Nástoje správy stránok


blog:odborny:2025-05-07-command-line_tools_for_pdf_processing

Toto je staršia verzia dokumentu!


Command-line tools for PDF processing

A collection of command line solutions for different PDFmanipulation usecases, such as:

  • PDF splitting (“explode” one multipage PDF into set of singlepage PDFs)
  • cropping PDF pages

TODO

General: Overview of PDF-processing and manipulation tools

MuPDF (mutool)

PDFtk server (pdftk)

Coherent PDF (cpdf)

pdfcpu

Other (non-tested) tools

Case #000: Minimize PDF size

Example usecase: Obvious.

cpdf

cpdf -squeeze:

cpdf -squeeze "src.pdf" [-squeeze-no-recompress] -o "dst.pdf"

pdfcpu

pdfcpu optimize:

pdfcpu optimize "src.pdf" "dst.pdf"

Case #001: Split each page of PDF into several pages (posterisation)

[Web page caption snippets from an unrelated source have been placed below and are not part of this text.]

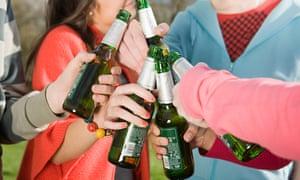 Teenagers with bottles of beer
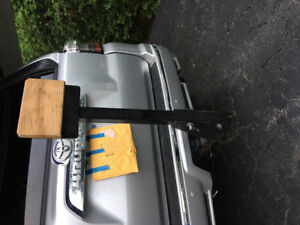 Outboard motor trailer hitch carrier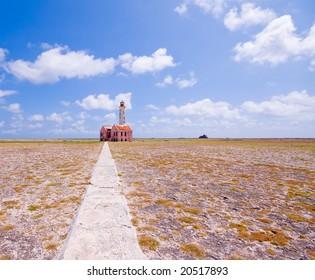 ancient lighthouse ruin on little curacao against blue cloudy sky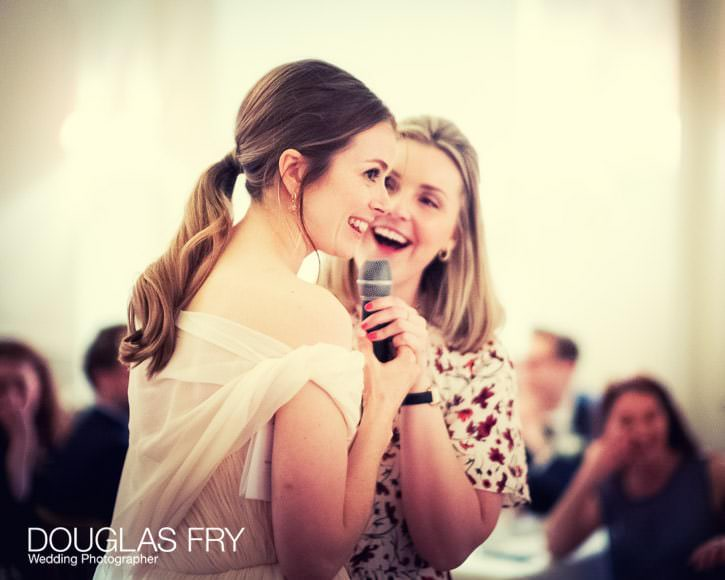 The bride and a friend from school share a fun memory with the guests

Example usecase: you have (scanned) pages where each PDF page contains two physical pages, and want to crop those into two.

MuPDF (mutool)

mutool poster:

mutool poster -x 2 "src.pdf" "dst.pdf"

Coherent PDF (cpdf)

cpdf -chop:

cpdf -chop "1 2" "src.pdf" -o "dst.pdf"

Indirect way: Duplicate each page, then crop out left or right half on odd and even pages

pdftk shuffle && cpdf -mediabox:

pdftk A=src.pdf shuffle A A output dst.pdf
cpdf -mediabox "0mm 0mm a5landscape" "src.pdf" odd -o "srcOdd.pdf"
cpdf -mediabox "148.5mm 0mm a5landscape" "srcOdd.pdf" even -o "dst.pdf"

The second step might also be done in Adobe Acrobat “Crop pages” function.

Case #002: Crop pages of PDF

See MuPDF documentation on different PDF page boxes (media|crop|art|trim|bleed]box).

Mediabox is a “physical” size of the page, while other boxes are in a way only “virtual”: they specify which content should be visible at what point and in which cases, but they do not alter real PDF page size.

Coherent PDF (cpdf)

cpdf -mediabox (/cropbox/artbox/trimbox/bleedbox):

cpdf -mediabox "0mm 0mm a4portrait" "srcA3.pdf" -o "dstA4.pdf"

Note that adjusting page sizes by cropping mediabox is (to my knowledge) the only way to do it without altering the PDF content in any way (as explained here in Coherent PDF manual). Cropping other boxes might lead to PDF structure being changed.

Adobe Acrobat

Note that Acrobat won't let you crop MediaBox, only other boxes (duh!).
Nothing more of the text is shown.